§ **DOCUMENT PASSAGE**

....

Indeed, “[k]eenly aware of the difficulties inherent in
evaluating counsel's performance, the Supreme Court has
admonished that courts ‘must indulge a strong
presumption that counsel's conduct falls within the wide
range of reasonable professional assistance.'”
Lawrence, 517 F.3d at 708 (quoting
Strickland, 446 U.S. at 689)); see Cullen v.
Pinholster, 563 U.S. 170, 189 (2011); Richter,
562 U.S. at 104; Lee v. Clarke, 781 F.3d 114, 122
(4th Cir. 2015).
Second,
the petitioner must show that his attorney's deficient
performance “prejudiced [his] defense.”
Strickland, 466 U.S. at 687. To satisfy the
“prejudice prong, ” a petitioner must show that
“there is a reasonable probability that, but for
counsel's unprofessional errors, the result of the
proceeding would have been different.” Id. at
694; see also Buck, 137 S.Ct. at 776;
Lafler, 566 U.S. at 163; Lockhart v.
Fretwell, 506 U.S. 364, 369-70 (1993). “A
reasonable probability is a probability sufficient to
undermine confidence in the outcome” of the
proceedings. Strickland, 466 U.S. at 687.
Therefore, a petitioner is not entitled to post-conviction
relief based on prejudice where the record establishes that
it is “not reasonably likely that [the alleged error]
would have made any difference in light of all the other
evidence of guilt.” Berghuis v. Thompkins, 560
U.S. 370, 390 (2010).
A court
“need not determine whether counsel's performance
was deficient before examining the prejudice suffered by the
defendant as a result of the alleged deficiencies.”
Strickland, 466 U.S. at 697. Nor must a court
address both components if one is dispositive. Jones v.
Clarke, 783 F.3d 987, 991 (4th Cir. 2015). This is
because failure to satisfy either prong is fatal to a
petitioner's claim. As a result, “there is no
reason for a court...to address both components of the
inquiry if the defendant makes an insufficient showing on
one.” Strickland, 466 U.S. at 697.
C.
“[A]n
error of law does not provide a basis for collateral attack
unless the claimed error constituted ‘a fundamental
defect which inherently results in a complete miscarriage of
justice.'” United States v. Addonizio, 442
U.S. 178, 185 (1979) (quoting Hill, 368 U.S. at
428). In other words, the movant must establish (1) an error
of constitutional magnitude; (2) a sentence imposed outside
the statutory limits; or (3) an error of fact or law so
fundamental as to render the entire proceeding invalid.
Moss v. United States, 323 F.3d 445, 454 (6th Cir.
2003).
Moreover,
the scope of collateral attack under § 2255 is far
narrower than on appeal, and a “‘collateral
challenge may not do service for an appeal.'”
Foster v. Chatman, __ U.S.__, 136 S.Ct. 1737, 1758
(2016) (quoting United States v. Frady, 456 U.S.
152, 165 (1982)). Thus, any failure to raise a claim on
direct appeal constitutes a procedural default that bars
presentation of the claim in a § 2255 motion, unless the
petitioner can demonstrate “cause and actual prejudice
resulting from the errors of which he complains, ” or
“actual innocence.” United States v.

....

§ **RAW DATA**
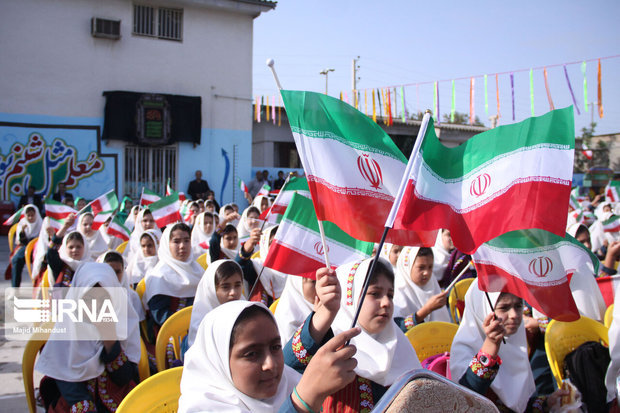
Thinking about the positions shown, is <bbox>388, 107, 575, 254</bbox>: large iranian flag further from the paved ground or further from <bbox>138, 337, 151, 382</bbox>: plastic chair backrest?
the paved ground

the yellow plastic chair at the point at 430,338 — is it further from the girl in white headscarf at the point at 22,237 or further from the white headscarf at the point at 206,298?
the girl in white headscarf at the point at 22,237

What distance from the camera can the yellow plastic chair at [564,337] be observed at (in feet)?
10.1

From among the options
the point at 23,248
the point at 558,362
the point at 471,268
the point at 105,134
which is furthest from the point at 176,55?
the point at 558,362

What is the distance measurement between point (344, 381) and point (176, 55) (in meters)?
16.5

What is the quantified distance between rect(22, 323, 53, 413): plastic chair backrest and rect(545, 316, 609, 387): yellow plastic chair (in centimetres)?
291

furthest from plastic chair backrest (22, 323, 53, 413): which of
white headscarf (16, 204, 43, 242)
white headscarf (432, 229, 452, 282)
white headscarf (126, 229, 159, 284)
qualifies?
white headscarf (16, 204, 43, 242)

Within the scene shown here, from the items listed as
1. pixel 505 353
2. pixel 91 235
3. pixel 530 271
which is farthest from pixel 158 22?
pixel 530 271

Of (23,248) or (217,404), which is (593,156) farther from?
(217,404)

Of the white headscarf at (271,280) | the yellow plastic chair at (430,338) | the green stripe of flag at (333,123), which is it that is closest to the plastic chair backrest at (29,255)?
the white headscarf at (271,280)

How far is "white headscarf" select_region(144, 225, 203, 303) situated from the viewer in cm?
427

....

§ **SHORT PROBLEM**
Reproduce the part of the legal passage starting with "Fretwell, 506 U.S." and going on through "370, 390 (2010).".

§ **TASK RESULT**
Fretwell, 506 U.S. 364, 369-70 (1993). “A
reasonable probability is a probability sufficient to
undermine confidence in the outcome” of the
proceedings. Strickland, 466 U.S. at 687.
Therefore, a petitioner is not entitled to post-conviction
relief based on prejudice where the record establishes that
it is “not reasonably likely that [the alleged error]
would have made any difference in light of all the other
evidence of guilt.” Berghuis v. Thompkins, 560
U.S. 370, 390 (2010).